# [Passage provided]
Content starts
Kolingen by Albert Engstrom

Albert Engström was one of the leading Swedish authors and cartoonists during the early 20th century. He is considered one of the pioneers of the modern Swedish comic strip, together with Oskar Andersson. He published his cartoons in magazines like Söndags-Nisse and his own magazine, Strix. His best-known character was the tramp 'Kolingen' (1897), who is generally seen as the oldest recurring Swedish comic character.

Early life and career
He was born in 1869 as Albert Laurentius Johannes Engström Born in Lönneberga, Kalmar County. He spent a large part of his childhood in Hult, a small station community near Eksjö, where his father worked as a stationmaster. By 1888 he wrote his first poems and prose in the local papers Eksjötidningen and Smålands Allehanda. In the following year, he went to study Latin and Greek at Uppsala University, where he became close friends with Bruno Liljefors. He broke off his studies after four terms and returned home. In 1892-1893, he was one of painter Carl Larsson's pupils at Valand School of Fine Arts in Gothenburg. He additionally took lessons in etching from Axel Tallberg, and quickly developed into an extraordinarily skillful and productive artist.
Content ends
# [Exercise instructions]
(1) Duplicate everything in the Engström passage from "Early life and" down to "and productive artist.".
(2) According to the Engström passage, at which university did Engström study Latin and Greek?
The data placed after this sentence has no connection to the Engström passage.

# [Dataset]
Content starts
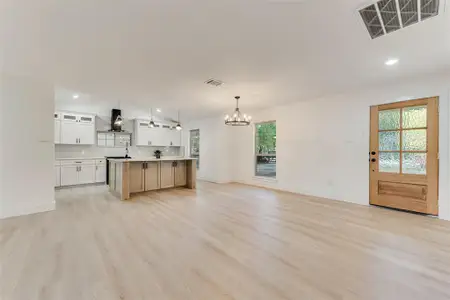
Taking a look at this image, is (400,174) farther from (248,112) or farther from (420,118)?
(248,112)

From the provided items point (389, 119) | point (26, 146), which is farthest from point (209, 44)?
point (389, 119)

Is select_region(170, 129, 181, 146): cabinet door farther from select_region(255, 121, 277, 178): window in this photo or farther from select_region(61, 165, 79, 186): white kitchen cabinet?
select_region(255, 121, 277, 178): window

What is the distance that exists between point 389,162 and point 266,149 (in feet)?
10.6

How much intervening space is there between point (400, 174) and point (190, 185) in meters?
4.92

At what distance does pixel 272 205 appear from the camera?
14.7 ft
Content ends
Content starts
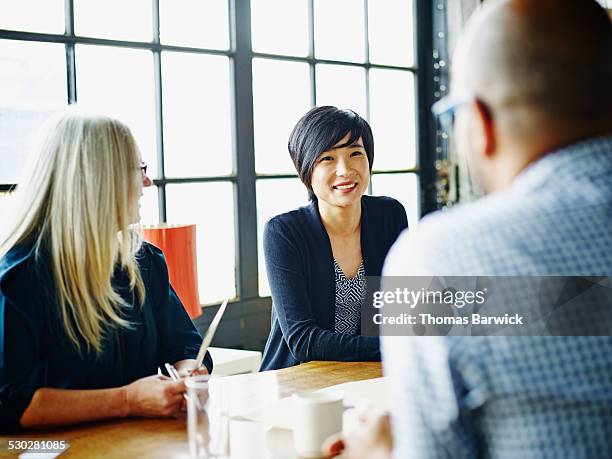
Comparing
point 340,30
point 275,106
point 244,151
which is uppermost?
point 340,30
Content ends
Content starts
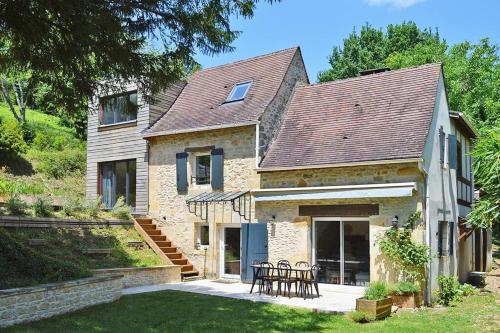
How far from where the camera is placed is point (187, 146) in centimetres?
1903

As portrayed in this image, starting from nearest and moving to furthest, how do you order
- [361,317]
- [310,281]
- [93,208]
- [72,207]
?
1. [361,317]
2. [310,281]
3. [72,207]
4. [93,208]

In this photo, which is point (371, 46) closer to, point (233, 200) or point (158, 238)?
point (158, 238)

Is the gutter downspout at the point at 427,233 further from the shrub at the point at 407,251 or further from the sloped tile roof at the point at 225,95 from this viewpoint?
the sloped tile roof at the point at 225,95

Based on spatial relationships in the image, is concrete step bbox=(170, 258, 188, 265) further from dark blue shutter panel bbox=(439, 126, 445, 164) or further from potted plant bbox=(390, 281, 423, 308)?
Content ends
# [Responses]
(1)
Early life and career
He was born in 1869 as Albert Laurentius Johannes Engström Born in Lönneberga, Kalmar County. He spent a large part of his childhood in Hult, a small station community near Eksjö, where his father worked as a stationmaster. By 1888 he wrote his first poems and prose in the local papers Eksjötidningen and Smålands Allehanda. In the following year, he went to study Latin and Greek at Uppsala University, where he became close friends with Bruno Liljefors. He broke off his studies after four terms and returned home. In 1892-1893, he was one of painter Carl Larsson's pupils at Valand School of Fine Arts in Gothenburg. He additionally took lessons in etching from Axel Tallberg, and quickly developed into an extraordinarily skillful and productive artist.

(2) Uppsala University